-- Start Dataset records --

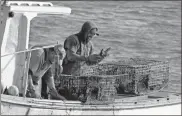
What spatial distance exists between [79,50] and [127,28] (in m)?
11.6

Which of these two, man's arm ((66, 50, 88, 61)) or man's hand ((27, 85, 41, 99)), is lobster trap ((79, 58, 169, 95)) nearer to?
man's arm ((66, 50, 88, 61))

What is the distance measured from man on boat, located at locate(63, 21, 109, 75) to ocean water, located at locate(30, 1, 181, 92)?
5.80 meters

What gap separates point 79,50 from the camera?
991cm

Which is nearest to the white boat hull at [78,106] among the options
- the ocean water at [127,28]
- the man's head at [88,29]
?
the man's head at [88,29]

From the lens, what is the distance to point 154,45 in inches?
776

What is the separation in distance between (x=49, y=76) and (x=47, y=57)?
275 millimetres

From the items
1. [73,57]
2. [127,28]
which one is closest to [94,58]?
[73,57]

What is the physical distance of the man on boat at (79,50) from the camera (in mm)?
9695

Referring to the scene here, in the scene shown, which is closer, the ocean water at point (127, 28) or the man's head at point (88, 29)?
the man's head at point (88, 29)

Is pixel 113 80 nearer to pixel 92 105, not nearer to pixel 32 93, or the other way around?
pixel 92 105

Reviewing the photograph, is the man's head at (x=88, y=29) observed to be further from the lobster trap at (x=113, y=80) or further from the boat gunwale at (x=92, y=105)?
the boat gunwale at (x=92, y=105)

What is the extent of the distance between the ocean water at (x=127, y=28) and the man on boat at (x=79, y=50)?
228 inches

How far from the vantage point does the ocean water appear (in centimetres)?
1867

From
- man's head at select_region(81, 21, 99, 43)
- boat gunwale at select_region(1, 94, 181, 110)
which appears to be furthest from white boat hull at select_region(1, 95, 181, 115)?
man's head at select_region(81, 21, 99, 43)
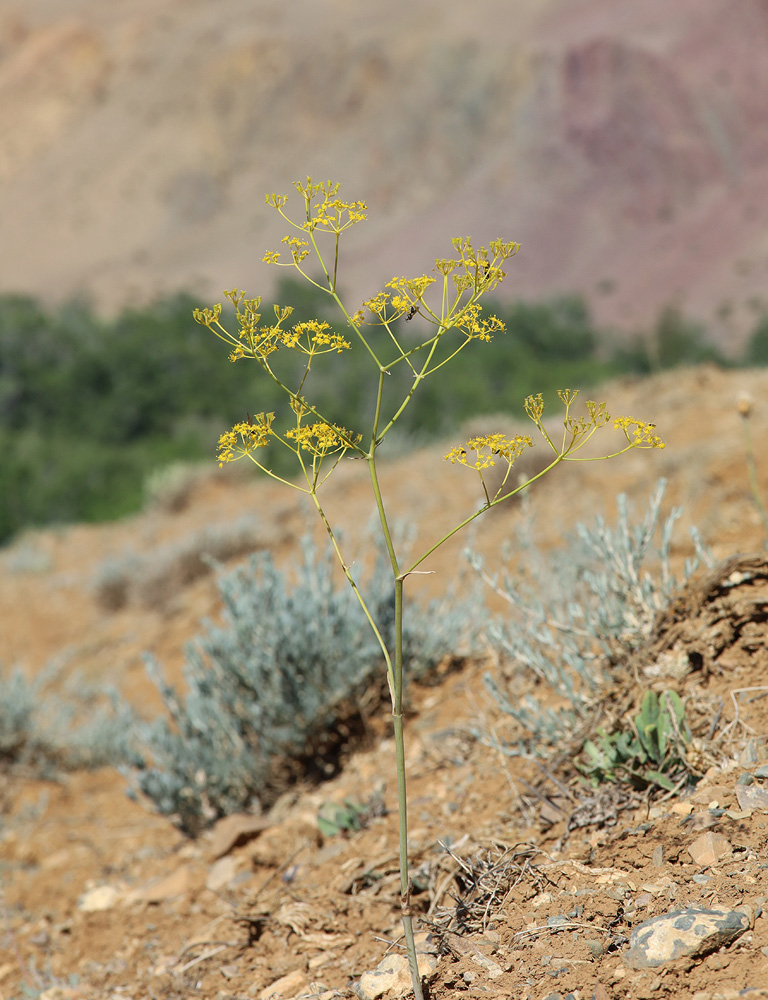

-- End Dataset records --

> **Short task**: Rewrite all of the records above, changing "lobster trap" to "crab pot" wherever it appears and leaving everything else as it is. Omit the pictures from your answer.

> **Exercise answer**:
What spatial distance exists between [79,50] and [127,28] (in m)?
11.6

Which of these two, man's arm ((66, 50, 88, 61)) or man's hand ((27, 85, 41, 99)), is crab pot ((79, 58, 169, 95)) nearer to?
man's arm ((66, 50, 88, 61))

What is the distance measured from man on boat, located at locate(63, 21, 109, 75) to ocean water, located at locate(30, 1, 181, 92)?
5.80 meters

What gap separates point 79,50 from the camera?
991cm

Which is nearest to the white boat hull at [78,106] among the options
- the ocean water at [127,28]
- the man's head at [88,29]
?
the man's head at [88,29]

From the lens, what is the distance to point 154,45 in inches?
776

What is the separation in distance between (x=49, y=76) and (x=47, y=57)?
275 millimetres

From the items
1. [73,57]
2. [127,28]
which one is closest to [94,58]?
[73,57]

What is the physical distance of the man on boat at (79,50) from the camera (in mm)?
9695

Referring to the scene here, in the scene shown, which is closer, the ocean water at point (127, 28) or the man's head at point (88, 29)?
the man's head at point (88, 29)

Is pixel 113 80 nearer to pixel 92 105, not nearer to pixel 32 93, or the other way around?
pixel 92 105

Reviewing the photograph, is the man's head at (x=88, y=29) observed to be further from the crab pot at (x=113, y=80) or further from the boat gunwale at (x=92, y=105)?
the boat gunwale at (x=92, y=105)

What is the extent of the distance between the ocean water at (x=127, y=28) and the man on boat at (x=79, y=50)?
228 inches

How far from the vantage point does the ocean water appear (in centimetres)?
1867

From
- man's head at select_region(81, 21, 99, 43)
- boat gunwale at select_region(1, 94, 181, 110)
which appears to be furthest from white boat hull at select_region(1, 95, 181, 115)?
man's head at select_region(81, 21, 99, 43)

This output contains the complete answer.